What the exercise asks: In the records below, some lines hold the word "California". Copy each of those lines.

[Stored data]

=== Section Start ===

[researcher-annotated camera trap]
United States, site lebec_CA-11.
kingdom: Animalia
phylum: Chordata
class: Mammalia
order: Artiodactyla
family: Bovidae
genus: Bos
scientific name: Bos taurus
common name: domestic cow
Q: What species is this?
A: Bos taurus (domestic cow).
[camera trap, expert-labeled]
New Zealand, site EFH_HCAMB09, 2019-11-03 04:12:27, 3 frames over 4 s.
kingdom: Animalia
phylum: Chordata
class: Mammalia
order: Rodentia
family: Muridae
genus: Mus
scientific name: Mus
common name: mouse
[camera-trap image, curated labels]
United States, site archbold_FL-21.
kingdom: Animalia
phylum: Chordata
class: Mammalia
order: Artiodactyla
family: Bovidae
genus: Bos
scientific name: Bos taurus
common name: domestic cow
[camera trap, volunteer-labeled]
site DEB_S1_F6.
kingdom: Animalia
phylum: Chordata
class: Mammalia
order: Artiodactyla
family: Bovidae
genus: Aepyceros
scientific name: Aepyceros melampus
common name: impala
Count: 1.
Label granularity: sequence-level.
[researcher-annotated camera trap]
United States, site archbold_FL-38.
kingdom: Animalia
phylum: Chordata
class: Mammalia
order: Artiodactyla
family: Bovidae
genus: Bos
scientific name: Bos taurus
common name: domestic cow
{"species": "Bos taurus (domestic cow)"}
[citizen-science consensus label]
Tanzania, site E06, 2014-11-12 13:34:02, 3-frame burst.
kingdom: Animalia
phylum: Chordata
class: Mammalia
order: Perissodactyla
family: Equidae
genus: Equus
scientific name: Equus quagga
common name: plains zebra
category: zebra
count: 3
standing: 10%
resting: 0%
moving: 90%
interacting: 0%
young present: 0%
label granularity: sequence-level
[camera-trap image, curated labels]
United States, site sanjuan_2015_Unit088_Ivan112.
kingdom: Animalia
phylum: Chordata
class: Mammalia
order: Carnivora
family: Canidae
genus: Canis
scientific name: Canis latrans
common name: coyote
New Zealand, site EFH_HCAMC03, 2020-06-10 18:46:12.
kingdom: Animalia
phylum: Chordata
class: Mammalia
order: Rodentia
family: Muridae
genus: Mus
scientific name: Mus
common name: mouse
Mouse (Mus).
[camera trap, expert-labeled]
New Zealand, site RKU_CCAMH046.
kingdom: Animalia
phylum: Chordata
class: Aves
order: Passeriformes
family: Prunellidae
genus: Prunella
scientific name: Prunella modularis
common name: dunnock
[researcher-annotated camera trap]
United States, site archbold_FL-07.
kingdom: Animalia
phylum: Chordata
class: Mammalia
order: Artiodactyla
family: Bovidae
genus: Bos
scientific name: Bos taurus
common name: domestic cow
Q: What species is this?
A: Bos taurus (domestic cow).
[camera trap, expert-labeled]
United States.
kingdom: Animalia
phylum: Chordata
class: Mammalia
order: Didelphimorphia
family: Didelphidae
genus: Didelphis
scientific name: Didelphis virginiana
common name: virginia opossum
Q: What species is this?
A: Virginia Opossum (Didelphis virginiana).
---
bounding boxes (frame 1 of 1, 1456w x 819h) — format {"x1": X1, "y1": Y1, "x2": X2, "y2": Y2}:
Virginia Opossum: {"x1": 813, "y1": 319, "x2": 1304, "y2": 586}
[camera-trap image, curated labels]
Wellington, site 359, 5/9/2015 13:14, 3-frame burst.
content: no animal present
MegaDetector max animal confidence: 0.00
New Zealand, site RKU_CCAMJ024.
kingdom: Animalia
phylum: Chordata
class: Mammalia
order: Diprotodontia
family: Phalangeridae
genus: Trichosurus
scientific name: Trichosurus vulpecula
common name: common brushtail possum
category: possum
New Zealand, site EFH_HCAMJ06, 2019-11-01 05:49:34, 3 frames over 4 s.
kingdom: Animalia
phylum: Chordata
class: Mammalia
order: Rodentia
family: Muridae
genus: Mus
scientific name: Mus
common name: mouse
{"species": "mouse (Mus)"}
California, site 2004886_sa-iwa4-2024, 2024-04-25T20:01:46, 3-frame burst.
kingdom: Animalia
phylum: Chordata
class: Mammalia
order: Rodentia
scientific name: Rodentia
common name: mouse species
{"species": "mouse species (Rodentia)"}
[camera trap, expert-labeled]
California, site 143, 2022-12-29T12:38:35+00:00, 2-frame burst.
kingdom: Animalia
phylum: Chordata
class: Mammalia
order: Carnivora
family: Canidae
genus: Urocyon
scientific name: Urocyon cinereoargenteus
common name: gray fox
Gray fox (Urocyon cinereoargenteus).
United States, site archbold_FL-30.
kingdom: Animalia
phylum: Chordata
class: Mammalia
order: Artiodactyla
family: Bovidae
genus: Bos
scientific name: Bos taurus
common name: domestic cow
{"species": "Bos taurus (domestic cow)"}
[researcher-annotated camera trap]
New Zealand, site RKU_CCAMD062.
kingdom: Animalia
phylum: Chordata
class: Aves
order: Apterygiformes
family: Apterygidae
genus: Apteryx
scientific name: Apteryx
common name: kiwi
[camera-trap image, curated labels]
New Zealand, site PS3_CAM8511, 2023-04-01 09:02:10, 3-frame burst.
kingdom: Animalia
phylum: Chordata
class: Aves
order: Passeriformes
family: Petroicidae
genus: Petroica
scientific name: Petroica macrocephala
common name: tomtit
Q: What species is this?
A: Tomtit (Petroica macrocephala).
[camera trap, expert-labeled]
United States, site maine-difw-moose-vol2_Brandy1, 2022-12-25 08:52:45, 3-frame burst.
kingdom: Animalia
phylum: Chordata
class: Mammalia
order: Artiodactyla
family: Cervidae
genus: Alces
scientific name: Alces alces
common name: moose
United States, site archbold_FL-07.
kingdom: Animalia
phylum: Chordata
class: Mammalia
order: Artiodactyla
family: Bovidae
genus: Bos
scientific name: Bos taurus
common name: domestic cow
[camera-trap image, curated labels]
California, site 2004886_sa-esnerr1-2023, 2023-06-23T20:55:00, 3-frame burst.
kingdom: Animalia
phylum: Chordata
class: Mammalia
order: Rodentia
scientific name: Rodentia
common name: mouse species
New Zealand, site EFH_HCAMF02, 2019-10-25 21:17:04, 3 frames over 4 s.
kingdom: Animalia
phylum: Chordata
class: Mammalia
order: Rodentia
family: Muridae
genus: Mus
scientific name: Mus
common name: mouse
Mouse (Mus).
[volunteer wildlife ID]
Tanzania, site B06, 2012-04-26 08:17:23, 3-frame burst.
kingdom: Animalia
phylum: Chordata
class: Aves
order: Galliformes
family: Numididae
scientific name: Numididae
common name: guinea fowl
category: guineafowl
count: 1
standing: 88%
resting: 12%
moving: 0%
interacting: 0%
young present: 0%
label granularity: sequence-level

=== Section End ===

Written answer:
California, site 2004886_sa-iwa4-2024, 2024-04-25T20:01:46, 3-frame burst.
California, site 143, 2022-12-29T12:38:35+00:00, 2-frame burst.
California, site 2004886_sa-esnerr1-2023, 2023-06-23T20:55:00, 3-frame burst.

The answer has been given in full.